И все в таком духе и на полную громкость.

В нашем коттедже висели занавески, а у террасы выросли желтые цветы. Они выросли сами по себе, никто их не сажал. Все было хорошо. В институте я сразу записалась в кружок по изучению истории искусства. Кружок вел преподаватель по архитектуре, чаще всего для меня одной. Я впервые видела живого человека, который побывал в Италии. Он задавал мне задания, в основном,  о прочности сооружений, чтобы я помнила, где я учусь.

В это время в кино шли немецкие фильмы с титрами, название не указывалось, как и фамилии актеров. Актеры были хорошие.

Мама жила в Ленинграде, пытаясь натопить квартиру, чтобы я вернулась учиться в  Ленинград, но пока в цокольном этаже стояла вода, это было невозможно.
В конце концов мама приехала поднимать наше хозяйство в Кратове.  И мы его подняли, только однажды чуть не угорели все вместе.

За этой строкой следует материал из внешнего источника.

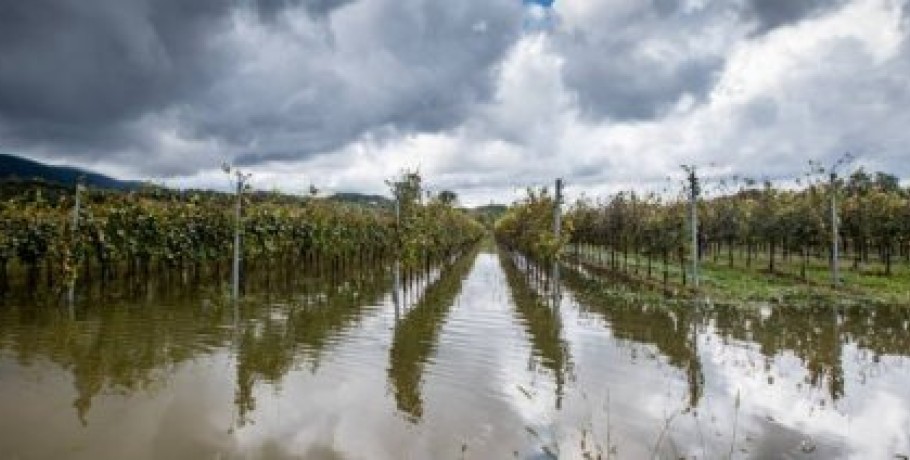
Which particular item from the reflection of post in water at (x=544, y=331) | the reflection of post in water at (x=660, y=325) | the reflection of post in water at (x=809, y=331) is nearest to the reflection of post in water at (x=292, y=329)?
the reflection of post in water at (x=544, y=331)

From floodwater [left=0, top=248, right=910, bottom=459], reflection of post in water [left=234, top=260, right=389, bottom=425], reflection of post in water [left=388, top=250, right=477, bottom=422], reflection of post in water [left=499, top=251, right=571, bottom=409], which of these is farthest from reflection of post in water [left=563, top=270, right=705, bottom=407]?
reflection of post in water [left=234, top=260, right=389, bottom=425]

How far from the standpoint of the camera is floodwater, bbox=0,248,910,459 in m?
11.6

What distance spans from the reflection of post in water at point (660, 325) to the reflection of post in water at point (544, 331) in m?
1.86

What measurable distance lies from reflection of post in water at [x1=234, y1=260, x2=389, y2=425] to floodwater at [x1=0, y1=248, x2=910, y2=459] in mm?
94

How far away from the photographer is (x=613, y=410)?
538 inches

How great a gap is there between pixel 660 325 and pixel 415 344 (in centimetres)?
963

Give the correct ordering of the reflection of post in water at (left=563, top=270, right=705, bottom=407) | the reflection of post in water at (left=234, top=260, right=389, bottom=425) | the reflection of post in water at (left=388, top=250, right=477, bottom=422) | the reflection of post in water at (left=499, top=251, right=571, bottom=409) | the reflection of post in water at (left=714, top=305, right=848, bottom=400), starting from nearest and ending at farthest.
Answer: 1. the reflection of post in water at (left=388, top=250, right=477, bottom=422)
2. the reflection of post in water at (left=234, top=260, right=389, bottom=425)
3. the reflection of post in water at (left=499, top=251, right=571, bottom=409)
4. the reflection of post in water at (left=563, top=270, right=705, bottom=407)
5. the reflection of post in water at (left=714, top=305, right=848, bottom=400)

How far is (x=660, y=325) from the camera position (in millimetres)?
25188

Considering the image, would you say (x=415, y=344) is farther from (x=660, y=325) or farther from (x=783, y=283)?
(x=783, y=283)

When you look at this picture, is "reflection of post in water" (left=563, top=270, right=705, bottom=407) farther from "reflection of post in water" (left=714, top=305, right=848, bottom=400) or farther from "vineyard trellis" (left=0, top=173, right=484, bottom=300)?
"vineyard trellis" (left=0, top=173, right=484, bottom=300)

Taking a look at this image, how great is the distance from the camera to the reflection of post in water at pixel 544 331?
1739 centimetres

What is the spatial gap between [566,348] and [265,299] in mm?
15280

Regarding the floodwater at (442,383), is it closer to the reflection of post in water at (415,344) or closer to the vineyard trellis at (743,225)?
the reflection of post in water at (415,344)

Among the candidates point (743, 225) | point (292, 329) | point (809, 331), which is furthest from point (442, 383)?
point (743, 225)
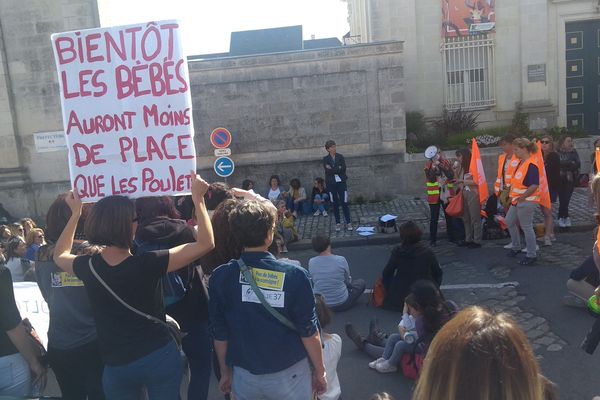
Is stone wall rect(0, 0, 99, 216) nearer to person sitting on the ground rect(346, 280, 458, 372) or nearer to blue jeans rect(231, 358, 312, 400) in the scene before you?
person sitting on the ground rect(346, 280, 458, 372)

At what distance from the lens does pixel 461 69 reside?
1694cm

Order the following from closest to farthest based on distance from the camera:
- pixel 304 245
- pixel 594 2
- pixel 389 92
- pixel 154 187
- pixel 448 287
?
pixel 154 187 → pixel 448 287 → pixel 304 245 → pixel 389 92 → pixel 594 2

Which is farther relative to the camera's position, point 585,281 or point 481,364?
point 585,281

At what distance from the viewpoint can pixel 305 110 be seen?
15156 millimetres

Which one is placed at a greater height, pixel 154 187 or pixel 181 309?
pixel 154 187

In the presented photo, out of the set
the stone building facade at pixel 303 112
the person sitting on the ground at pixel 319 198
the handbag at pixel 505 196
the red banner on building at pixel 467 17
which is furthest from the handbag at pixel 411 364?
the red banner on building at pixel 467 17

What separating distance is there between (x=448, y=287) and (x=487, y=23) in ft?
38.8

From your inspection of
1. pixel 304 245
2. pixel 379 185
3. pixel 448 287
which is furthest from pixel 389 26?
pixel 448 287

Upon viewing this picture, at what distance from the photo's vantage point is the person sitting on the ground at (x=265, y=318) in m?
2.73

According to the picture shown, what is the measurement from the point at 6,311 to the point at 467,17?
1613 centimetres

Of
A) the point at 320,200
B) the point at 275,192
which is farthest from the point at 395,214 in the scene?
the point at 275,192

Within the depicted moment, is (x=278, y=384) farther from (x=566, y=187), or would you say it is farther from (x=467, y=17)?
(x=467, y=17)

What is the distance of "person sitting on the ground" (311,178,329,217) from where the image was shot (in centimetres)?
1350

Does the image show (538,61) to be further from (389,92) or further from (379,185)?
(379,185)
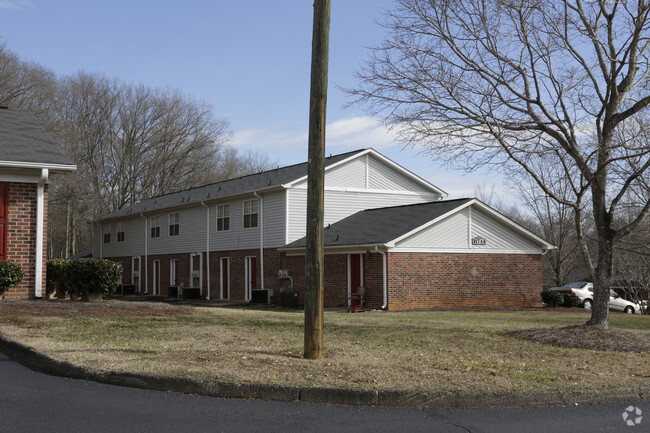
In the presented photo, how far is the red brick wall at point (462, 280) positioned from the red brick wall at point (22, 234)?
1221 centimetres

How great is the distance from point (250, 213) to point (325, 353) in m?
21.1

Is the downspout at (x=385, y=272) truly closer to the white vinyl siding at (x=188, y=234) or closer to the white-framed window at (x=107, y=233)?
the white vinyl siding at (x=188, y=234)

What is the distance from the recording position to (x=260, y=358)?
9.27 metres

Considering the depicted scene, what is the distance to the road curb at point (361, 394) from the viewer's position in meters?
7.32

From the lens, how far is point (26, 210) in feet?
56.3

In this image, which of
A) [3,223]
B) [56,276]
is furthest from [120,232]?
[3,223]

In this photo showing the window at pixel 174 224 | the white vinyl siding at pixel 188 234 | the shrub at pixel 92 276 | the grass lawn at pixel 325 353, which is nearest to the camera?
the grass lawn at pixel 325 353

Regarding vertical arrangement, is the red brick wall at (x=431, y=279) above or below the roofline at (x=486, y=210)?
below

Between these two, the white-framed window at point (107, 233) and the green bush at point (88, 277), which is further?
the white-framed window at point (107, 233)

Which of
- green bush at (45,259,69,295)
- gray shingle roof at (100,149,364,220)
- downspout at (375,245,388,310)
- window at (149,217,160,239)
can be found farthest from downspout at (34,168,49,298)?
window at (149,217,160,239)

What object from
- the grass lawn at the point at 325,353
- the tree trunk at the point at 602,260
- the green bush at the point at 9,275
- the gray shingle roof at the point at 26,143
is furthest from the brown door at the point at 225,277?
the tree trunk at the point at 602,260

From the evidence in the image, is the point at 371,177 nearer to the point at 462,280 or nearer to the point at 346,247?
the point at 346,247

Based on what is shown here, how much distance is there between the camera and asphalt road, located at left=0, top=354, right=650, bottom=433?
6203mm

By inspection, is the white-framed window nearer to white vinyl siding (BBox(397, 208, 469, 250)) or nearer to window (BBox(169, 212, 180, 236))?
window (BBox(169, 212, 180, 236))
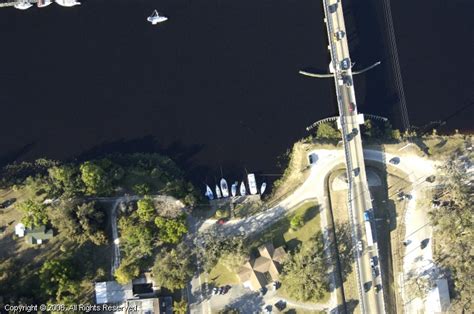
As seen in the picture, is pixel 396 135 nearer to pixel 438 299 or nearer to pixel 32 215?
pixel 438 299

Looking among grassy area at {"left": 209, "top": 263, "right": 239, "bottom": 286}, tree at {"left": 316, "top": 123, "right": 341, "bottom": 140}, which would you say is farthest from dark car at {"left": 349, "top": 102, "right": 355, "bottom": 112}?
grassy area at {"left": 209, "top": 263, "right": 239, "bottom": 286}

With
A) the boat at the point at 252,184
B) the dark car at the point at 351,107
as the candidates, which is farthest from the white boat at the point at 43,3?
the dark car at the point at 351,107

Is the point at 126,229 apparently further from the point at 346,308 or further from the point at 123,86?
the point at 346,308

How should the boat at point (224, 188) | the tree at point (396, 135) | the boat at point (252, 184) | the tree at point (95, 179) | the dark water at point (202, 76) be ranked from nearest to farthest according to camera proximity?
the tree at point (95, 179)
the boat at point (224, 188)
the boat at point (252, 184)
the dark water at point (202, 76)
the tree at point (396, 135)

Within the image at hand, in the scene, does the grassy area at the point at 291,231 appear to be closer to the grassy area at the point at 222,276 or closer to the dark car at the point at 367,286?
the grassy area at the point at 222,276

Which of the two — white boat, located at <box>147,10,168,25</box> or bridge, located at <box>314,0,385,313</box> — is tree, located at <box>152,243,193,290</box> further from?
white boat, located at <box>147,10,168,25</box>
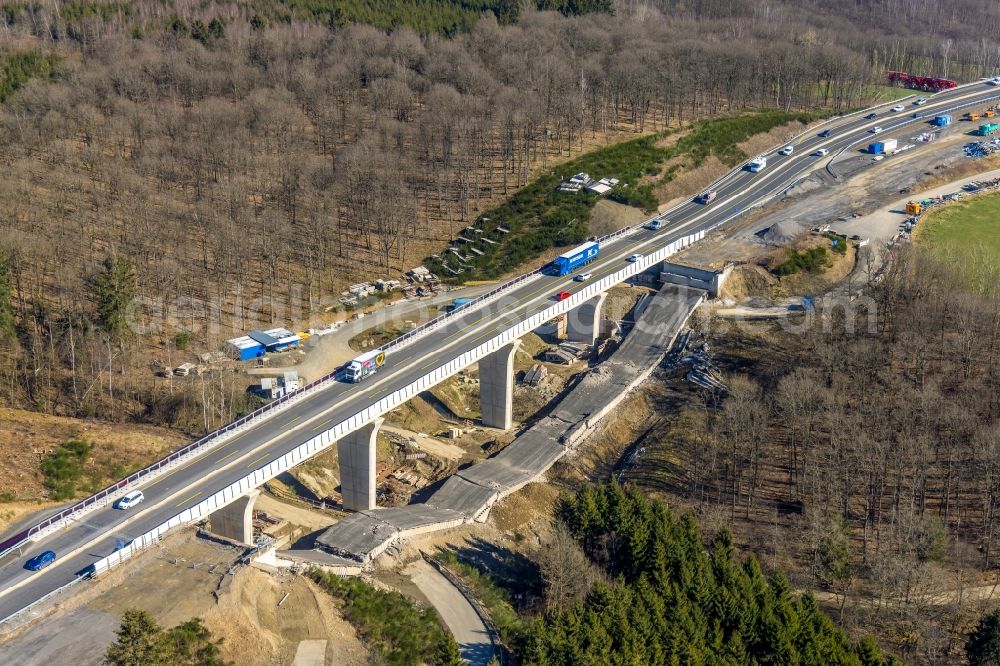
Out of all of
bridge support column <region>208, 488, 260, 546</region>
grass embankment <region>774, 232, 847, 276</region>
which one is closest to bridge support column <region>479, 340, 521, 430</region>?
bridge support column <region>208, 488, 260, 546</region>

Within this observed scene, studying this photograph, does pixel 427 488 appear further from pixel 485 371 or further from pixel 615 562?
pixel 615 562

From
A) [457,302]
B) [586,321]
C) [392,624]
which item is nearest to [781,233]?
[586,321]

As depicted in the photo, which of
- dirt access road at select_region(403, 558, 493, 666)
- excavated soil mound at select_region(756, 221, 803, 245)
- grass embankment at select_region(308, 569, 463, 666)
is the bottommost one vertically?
dirt access road at select_region(403, 558, 493, 666)

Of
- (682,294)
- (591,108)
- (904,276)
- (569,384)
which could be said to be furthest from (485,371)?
(591,108)

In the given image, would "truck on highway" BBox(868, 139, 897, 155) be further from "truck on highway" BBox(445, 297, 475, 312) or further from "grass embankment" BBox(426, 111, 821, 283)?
"truck on highway" BBox(445, 297, 475, 312)

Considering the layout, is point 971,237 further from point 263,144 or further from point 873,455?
point 263,144

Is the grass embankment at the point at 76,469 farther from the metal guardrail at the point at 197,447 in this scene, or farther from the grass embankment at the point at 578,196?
the grass embankment at the point at 578,196

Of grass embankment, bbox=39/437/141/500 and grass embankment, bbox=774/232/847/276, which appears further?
grass embankment, bbox=774/232/847/276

Как-то перед сном папа положил в печь у моей комнаты подсушить сырые дрова. Вьюшка была закрыта, ночью дрова загорелись, и весь угар пошел в мою комнату. Когда угар дошел до их комнаты, я уже была без сознания. Папа вынес меня на двор и растирал снегом, пока я не ожила. После этого я переехала на зиму к родственникам. Там собиралась компания бездельников со второго курса нашего института, было очень весело, только учиться трудно.

КОЛЛЕКТИВНАЯ ЗАЩИТА

Пока я каталась по Казанской железной дороге, на нашем потоке образовались кое-какие объединения, группы, сообщества и не только. Ося Мурованный подвергся нападения одной энергичной девушки, и этой девушкой оказалась Люда. Ося был участником войны, его всю войну ждала его девушка. Они бы сразу поженились, но не было ни средств, ни жилья. Ося был мягким интеллигентным человеком, и ему было трудно противостоять напористой Люде.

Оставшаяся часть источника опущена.